Born: United States of America
Primarily active in: United States of America
1930 - 2012
Howard C. "Pat" Curtiss, Jr., an internationally recognized authority on helicopter stability, control and aerodynamics, and a leader in rotorcraft education, passed away September 19, 2012 at the age of 82.
Curtiss was a professor of Mechanical and Aerospace Engineering at Princeton University for 33 years and a 50-year member of AHS. He received his undergraduate degree from Rensselaer Polytechnic Institute in 1952 and, after two years in the U.S. Navy, entered Princeton as a graduate student in aeronautical engineering in 1954. His advisor was Alexander Nikolsky, one of the pioneers of rotorcraft research in the U.S., who took him on as a research staff member even as he worked towards his graduate degree. Curtiss transitioned to a full time research staff position in 1957 and then to the department faculty in 1965, assuming a leading role in Princeton’s rotorcraft research following Nikolsky’s untimely death. He joined AHS in 1960.
During his time on the research, Curtiss helped Nikolsky design and develop the Long Track, a test facility that was unique in the study of V/STOL flight mechanics: a 750 ft long building that functioned as a “reverse wind tunnel,” where scale models of aircraft were moved through the air instead of the air blown past the aircraft. The realistic ground plane effects and lack of recirculation – limitations that plagued alternative wind tunnel test venues – allowed this facility to provide valuable data on novel V/STOL configurations, such as the Vertol VZ-2 and LTV XC-142 tiltwings, the Bell X-22 tilt-duct, the Sikorsky ABC coaxial compound, and the Grumman Model 698 tilt-nacelle aircraft.
In parallel with this active experimental work, Curtiss became one of the early leaders in studying the effects of dynamic wake inflow on handling qualities of hingeless rotor systems. He was also active in the study of the effect of feedback control on rotor flapping stability. In 1978, he coauthored the highly regarded book, A Modern Course in Aeroelasticity, which is currently in its third edition. Much of his signature work defined critical interactions between the related disciplines of handling qualities and aerodynamics, and included both experimental and computational studies of ground effect and interactional aerodynamics, as well as analysis of maneuvering rate effects on rotor response.
In the early 1990s, Pat Curtiss began work supporting Frank Carson of Carson Helicopters, Inc. in the design and development of a retrofit composite rotor blade set for the Sikorsky S-61/H-3 that dramatically improved the performance of that widely-used aircraft, including 2,000 lb of additional lifting capability and a nearly 50 kt speed increase. The new design now has several hundred rotor sets in commercial service and was recently used to re-blade the VH-3D helicopters that serve as "Marine One" when transporting the President. In addition, the British Royal Navy recently purchased more than 200 blades for their Sea Kings for use in Afghanistan.
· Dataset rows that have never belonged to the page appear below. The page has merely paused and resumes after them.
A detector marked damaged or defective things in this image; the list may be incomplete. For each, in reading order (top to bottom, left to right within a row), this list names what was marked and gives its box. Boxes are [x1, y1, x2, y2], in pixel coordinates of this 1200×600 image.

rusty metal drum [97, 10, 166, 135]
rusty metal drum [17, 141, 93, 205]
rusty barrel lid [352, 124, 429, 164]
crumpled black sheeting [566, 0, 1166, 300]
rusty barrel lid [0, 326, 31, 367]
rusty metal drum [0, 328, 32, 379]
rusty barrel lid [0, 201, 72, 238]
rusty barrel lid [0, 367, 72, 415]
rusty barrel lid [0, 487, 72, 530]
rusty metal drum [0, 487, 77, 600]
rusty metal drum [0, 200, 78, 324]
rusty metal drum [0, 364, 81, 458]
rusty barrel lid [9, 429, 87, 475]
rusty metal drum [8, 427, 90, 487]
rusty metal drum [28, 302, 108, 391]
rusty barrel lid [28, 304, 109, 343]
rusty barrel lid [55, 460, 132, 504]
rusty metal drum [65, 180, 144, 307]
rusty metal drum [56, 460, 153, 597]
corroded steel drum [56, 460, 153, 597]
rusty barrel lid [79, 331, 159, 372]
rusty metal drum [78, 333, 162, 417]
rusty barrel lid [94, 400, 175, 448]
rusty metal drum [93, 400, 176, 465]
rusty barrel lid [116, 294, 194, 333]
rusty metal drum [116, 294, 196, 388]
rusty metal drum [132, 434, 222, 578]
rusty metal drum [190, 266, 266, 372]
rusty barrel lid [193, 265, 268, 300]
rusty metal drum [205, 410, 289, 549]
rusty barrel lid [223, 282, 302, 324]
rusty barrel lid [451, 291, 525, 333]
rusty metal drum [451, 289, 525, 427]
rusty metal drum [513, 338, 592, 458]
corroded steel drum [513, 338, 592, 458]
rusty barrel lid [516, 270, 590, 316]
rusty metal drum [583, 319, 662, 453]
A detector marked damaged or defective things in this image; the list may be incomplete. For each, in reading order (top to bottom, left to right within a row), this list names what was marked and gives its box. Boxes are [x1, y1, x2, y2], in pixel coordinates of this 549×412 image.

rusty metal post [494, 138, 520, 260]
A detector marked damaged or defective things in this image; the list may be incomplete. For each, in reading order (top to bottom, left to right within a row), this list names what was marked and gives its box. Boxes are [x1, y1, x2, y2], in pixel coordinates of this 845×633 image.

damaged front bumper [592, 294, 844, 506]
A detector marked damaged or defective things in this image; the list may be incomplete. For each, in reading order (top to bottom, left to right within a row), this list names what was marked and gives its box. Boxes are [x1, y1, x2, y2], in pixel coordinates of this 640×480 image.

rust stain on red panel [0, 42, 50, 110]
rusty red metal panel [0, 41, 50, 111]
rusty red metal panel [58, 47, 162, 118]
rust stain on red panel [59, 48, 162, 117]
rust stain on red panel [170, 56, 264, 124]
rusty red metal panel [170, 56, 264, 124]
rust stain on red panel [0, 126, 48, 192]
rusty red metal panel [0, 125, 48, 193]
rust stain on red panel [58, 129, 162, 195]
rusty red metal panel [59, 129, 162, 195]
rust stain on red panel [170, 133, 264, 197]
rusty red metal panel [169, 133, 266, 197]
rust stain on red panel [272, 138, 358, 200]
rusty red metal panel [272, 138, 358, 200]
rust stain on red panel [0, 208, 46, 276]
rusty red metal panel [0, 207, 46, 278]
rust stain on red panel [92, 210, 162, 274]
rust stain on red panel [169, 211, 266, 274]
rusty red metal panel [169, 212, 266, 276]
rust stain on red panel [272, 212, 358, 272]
Along with this wide range of research and engineering activities, Curtiss served on both the Naval Research Advisory Council and the Army Science Board in the 1970s, while also acting as Editor-in-Chief of The Journal of the AHS from 1972-74. A fellow of AHS International and the American Institute of Aeronautics and Astronautics (AIAA), Curtiss developed and taught many short courses in the fundamentals of aerodynamics and stability and control at companies and universities around the world, and was named an honorary professor at Nanjing University of Aeronautics and Astronautics in China in 1985. In 2000, he received a singularly appropriate honor, the AHS Alexander Nikolsky Honorary Lectureship, an award named for his original mentor. His lecture, 20th Nikolsky lecture, was "Rotorcraft Stability and Control: Past, Present, and Future."
As a teacher, Prof. Curtiss advised more than three dozen graduate students and many undergraduates who sought him out for independent study projects. Students and colleagues said that his success as a teacher stemmed from his ability to break problems down to their essential and understandable components, an approach mirrored in much of his research. In a field where models are often overly simplified or exceedingly complex (particularly with the recent advent of very high levels of computing power), he developed elegant but powerful analyses that provided critical physical insights. His patience, dedication to thoughtful scholarship, great human warmth, and gentlemanly demeanor were much prized by all who knew and worked with him.
Donations in his memory may be made to the RPI School of Engineering (Gifts Processing Center, P.O. Box 3164, Boston, MA, 02241-3164) or to Habitat for Humanity of Trenton (601 North Clinton Avenue, Trenton, NJ, 08638).